Ghanaian and South African poultry industries have joined a Memorandum of Understanding (MoU) opposing chicken dumping, the import of cheap chicken from the European Union
The Ghanaian and South African poultry associations, the anti-dumping campaign, FairPlay Movement, and the Food and Allied Workers’ Union (FAWU) have signed a memorandum of understanding on the topic.
The signatories included Victor Oppong Adjei, chairman of the Ghana National Poultry Association, Charlotte Nkuna, interim CEO of the South African Poultry Association, Katishi Masemola, general secretary of the Food and Allied Workers Union, and Francois Baird, founder of the FairPlay anti-dumping movement.
Dumping happens when exports are sold below the cost of production, or below the selling price in the producing country. Huge volumes of dumped chicken portions, mainly from the European Union, have put the South African industry in crisis, forcing production cutbacks and job losses. The industry estimates that 4,000 to 6,000 jobs have been lost in recent years.
The MoU asks for a level playing field, requiring governments to apply more appropriate tariffs against dumped products and to apply the same strict rules of health, food safety, labelling, halal certification and product origin that the EU and other producing areas apply to imports into their regions. In addition, the leaders are also demanding the equal application of the rule of law by enforcing current rules, to take the fight international to unite civil society, business, trade unions, politicians, governments and multi-lateral organisations on the need to outlaw dumping and predatory pricing.
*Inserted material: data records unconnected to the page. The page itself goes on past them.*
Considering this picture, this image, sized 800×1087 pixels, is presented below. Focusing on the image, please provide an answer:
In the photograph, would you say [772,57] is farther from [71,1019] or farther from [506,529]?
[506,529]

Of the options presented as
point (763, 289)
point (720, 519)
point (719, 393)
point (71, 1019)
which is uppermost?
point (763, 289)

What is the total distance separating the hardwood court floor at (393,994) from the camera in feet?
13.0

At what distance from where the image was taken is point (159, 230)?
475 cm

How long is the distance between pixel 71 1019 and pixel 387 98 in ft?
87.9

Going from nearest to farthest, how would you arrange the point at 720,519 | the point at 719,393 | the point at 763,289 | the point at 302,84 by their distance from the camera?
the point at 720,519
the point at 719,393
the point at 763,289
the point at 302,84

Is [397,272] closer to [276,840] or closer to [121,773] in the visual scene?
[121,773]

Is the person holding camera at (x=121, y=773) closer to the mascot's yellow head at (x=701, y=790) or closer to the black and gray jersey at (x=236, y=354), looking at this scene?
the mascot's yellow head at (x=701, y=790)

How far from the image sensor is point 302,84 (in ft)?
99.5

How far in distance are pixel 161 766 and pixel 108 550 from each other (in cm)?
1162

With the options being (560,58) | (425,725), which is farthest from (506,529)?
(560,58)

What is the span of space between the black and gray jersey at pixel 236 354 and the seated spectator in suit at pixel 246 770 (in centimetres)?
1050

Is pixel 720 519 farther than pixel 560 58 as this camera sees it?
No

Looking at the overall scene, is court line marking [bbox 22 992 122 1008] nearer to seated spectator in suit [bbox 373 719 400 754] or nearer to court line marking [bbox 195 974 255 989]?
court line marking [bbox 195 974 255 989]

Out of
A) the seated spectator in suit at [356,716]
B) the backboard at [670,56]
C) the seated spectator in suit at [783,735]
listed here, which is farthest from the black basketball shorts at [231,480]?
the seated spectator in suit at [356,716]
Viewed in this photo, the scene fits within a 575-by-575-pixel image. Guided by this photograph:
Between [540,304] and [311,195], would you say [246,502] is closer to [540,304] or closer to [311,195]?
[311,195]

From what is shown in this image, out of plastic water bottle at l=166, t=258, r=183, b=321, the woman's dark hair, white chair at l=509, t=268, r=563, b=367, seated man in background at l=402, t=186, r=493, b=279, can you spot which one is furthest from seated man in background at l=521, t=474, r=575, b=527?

Adjei who visited South Africa at the invitation of the local industry explained how dumping had devastated the chicken industry in Ghana and discussed measures that could be taken to stop dumping. He said that a once-thriving industry had been reduced by dumped imports to one that produced only five per cent of the chicken consumed in Ghana.
Adjei said exporters in the EU, Brazil and the United States had targeted other African countries, and industries were struggling in Cameroon, Senegal and South Africa as a result.